A los venezolanos que actualmente  viven en un  limbo migratorio  en Estados Unidos,  puesto que no tienen un  estatus legal de ciudadanía norteamericana o  “Residencia permanente” se les acaba  de negar el  llamado “TPS”  o  “Residencia Temporal” que les permitiría  seguir  viviendo en territorio  norteamericano sin temor a ser deportados a su país  de  origen al  cual  no quieren regresar, más por  razones económicas que por  sus puntos  de  vistas  políticos contrarios  a la  Revolución bolivariana.

A los  cubanos emigrantes que salieron  de la  isla por  distintos  caminos  con  el objetivo  de ingresar  a Estados Unidos para acogerse a la  llamada “Ley de juste Cubano” que al año y  un día  les permitirían  solicitar  legalmente  la “Residencia“ norteamericana, también  se les  ha cerrado  el camino  de  acuerdo  a las más recientes disposiciones  migratorias  del  gobierno  del  presidente Trump.  

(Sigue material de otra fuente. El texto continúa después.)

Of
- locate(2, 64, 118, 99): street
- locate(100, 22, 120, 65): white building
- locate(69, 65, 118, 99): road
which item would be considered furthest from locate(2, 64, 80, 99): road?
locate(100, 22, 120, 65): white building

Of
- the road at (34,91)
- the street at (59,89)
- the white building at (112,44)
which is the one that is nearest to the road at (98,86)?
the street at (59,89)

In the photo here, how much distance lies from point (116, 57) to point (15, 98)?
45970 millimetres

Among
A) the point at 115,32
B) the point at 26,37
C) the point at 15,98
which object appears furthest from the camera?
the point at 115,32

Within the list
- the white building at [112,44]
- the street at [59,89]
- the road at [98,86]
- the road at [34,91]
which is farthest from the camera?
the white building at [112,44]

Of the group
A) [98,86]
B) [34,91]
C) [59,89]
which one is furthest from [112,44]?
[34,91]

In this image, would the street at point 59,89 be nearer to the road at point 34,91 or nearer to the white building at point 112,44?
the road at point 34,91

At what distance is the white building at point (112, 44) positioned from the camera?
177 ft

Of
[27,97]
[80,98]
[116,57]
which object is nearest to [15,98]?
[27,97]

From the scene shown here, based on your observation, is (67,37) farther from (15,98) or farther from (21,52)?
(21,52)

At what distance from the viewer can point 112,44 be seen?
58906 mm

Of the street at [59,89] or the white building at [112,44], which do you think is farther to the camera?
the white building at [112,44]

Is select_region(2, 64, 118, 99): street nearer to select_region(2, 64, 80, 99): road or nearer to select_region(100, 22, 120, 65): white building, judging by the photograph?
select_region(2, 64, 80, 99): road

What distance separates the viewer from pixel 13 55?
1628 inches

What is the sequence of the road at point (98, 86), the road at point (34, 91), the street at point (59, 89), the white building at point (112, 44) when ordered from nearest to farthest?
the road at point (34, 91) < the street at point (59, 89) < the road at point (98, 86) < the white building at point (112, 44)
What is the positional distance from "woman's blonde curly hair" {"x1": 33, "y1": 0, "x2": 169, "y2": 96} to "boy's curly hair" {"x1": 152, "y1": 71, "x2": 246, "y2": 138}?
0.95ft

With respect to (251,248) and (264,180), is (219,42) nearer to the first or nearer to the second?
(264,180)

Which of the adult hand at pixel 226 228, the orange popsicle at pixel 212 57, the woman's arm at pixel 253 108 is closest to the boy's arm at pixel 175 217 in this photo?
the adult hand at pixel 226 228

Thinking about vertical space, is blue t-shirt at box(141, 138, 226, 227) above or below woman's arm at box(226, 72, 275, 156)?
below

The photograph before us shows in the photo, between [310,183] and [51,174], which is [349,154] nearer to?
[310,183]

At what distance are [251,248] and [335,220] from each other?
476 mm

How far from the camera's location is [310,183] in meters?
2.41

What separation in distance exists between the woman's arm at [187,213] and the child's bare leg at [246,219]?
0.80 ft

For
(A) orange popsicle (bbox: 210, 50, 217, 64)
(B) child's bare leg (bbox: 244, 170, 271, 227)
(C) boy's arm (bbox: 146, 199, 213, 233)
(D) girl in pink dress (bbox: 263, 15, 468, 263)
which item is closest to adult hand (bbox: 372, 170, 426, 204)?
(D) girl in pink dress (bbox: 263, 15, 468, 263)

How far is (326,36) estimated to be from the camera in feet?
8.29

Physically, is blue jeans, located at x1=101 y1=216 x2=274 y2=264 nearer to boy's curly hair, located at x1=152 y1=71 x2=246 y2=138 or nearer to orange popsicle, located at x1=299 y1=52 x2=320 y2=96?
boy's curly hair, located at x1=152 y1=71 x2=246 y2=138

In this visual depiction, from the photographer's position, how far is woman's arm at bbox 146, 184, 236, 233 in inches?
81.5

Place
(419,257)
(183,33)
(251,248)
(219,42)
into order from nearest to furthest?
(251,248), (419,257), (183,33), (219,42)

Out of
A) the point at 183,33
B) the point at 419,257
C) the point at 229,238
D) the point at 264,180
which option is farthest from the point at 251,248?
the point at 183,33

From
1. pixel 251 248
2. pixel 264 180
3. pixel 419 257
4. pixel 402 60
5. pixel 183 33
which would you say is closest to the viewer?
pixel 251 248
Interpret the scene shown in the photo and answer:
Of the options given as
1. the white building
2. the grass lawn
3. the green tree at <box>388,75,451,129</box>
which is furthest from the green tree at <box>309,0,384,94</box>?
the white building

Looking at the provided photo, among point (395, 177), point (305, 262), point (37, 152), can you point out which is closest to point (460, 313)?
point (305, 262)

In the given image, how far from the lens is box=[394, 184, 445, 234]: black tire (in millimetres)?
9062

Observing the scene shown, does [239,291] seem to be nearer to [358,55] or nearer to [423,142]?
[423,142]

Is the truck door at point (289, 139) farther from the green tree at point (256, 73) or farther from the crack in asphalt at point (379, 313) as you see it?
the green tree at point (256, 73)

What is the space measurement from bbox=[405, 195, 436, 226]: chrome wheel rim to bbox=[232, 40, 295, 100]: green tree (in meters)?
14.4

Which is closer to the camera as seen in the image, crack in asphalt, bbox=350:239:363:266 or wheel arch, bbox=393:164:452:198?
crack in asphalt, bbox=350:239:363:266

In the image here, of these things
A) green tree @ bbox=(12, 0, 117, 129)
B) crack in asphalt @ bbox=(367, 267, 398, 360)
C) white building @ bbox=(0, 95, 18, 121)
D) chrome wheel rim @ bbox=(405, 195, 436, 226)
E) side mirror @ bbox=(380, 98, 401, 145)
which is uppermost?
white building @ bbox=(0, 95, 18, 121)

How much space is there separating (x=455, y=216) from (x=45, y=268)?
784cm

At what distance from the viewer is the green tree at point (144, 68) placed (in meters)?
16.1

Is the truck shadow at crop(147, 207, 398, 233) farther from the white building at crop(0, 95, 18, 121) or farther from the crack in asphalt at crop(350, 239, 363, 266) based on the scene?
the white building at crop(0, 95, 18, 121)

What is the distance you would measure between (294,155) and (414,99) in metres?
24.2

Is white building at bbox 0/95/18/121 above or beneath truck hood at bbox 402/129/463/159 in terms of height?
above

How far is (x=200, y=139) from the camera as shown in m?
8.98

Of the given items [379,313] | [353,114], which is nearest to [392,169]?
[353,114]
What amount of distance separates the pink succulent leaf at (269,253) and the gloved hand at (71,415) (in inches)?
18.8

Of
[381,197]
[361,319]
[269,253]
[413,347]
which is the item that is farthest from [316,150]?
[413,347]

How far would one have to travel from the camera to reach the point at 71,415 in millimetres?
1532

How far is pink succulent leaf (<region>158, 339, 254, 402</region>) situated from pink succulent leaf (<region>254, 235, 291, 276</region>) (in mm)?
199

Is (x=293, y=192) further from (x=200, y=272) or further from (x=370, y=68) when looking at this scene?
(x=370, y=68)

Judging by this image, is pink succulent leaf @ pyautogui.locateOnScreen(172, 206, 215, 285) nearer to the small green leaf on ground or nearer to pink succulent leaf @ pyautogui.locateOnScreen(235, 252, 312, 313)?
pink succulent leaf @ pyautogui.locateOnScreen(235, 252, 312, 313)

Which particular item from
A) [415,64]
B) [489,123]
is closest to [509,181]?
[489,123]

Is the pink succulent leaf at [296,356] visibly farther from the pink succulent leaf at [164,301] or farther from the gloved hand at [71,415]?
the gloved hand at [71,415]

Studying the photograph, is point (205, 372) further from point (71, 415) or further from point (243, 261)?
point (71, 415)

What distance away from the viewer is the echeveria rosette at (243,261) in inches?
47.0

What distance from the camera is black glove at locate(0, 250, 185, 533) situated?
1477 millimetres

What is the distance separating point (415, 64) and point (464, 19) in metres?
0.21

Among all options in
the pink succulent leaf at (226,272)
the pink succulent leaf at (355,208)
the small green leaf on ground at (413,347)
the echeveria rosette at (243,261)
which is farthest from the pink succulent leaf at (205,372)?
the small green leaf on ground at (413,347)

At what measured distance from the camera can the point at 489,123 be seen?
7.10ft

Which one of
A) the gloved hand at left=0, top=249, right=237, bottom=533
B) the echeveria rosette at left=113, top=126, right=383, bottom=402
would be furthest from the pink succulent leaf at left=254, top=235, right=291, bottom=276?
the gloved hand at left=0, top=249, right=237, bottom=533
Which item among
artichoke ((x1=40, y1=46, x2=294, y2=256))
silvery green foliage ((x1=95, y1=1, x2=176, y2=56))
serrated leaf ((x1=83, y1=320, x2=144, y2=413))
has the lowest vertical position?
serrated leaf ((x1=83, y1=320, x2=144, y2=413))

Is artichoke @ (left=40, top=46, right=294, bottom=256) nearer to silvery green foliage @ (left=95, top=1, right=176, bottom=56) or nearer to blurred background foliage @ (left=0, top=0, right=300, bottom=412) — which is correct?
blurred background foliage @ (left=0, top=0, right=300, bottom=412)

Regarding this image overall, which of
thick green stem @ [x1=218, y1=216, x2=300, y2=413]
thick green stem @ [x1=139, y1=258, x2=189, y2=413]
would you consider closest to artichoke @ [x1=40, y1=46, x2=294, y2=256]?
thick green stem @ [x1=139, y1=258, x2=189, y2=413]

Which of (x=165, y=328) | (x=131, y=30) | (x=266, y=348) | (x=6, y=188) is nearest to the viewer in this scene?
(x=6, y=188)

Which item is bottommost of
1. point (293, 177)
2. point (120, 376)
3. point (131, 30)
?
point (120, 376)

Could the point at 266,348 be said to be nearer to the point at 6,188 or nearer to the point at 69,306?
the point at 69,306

Aparte  de que  también  ha quedado  detenido  el  flujo  migratorio  directo  de  los  20  mil  cubanos anuales  que  ingresaban  a Estados  Unidos  en cumplimiento  del acuerdo  suscrito entre  los  gobiernos  de Washington  y La Habana conocido por  el  nombre  de “ Tratado de Reunificación Familiar”.

Valga decir que  tanto  la extrema derecha  cubana  de Miami,  como la  venezolana  proclaman con furia  de mejor causa  su apoyo fanático  al  presidente Trump con  la  esperanza  traidora  de que con  esa fuerza  más  caigan  los  Estados Unidos  sobre las  tierras  de Cuba  y Venezuela para derrocar  a los gobiernos  revolucionarios que rigen los destinos  de ambas  naciones latinoamericanas.

Los “Trumpistas”  cubanos  y venezolanos  de  Miami tienen algo  de masoquistas, puesto que  por  más  que el  Presidente Trump desde la Casa Blanca  les  “pega en la mera madre”- para  decirlo  como los  mexicanos- más “Trumpistas”   se vuelven ellos. Así paga  El  Diablo  a quien bien  le  sirve.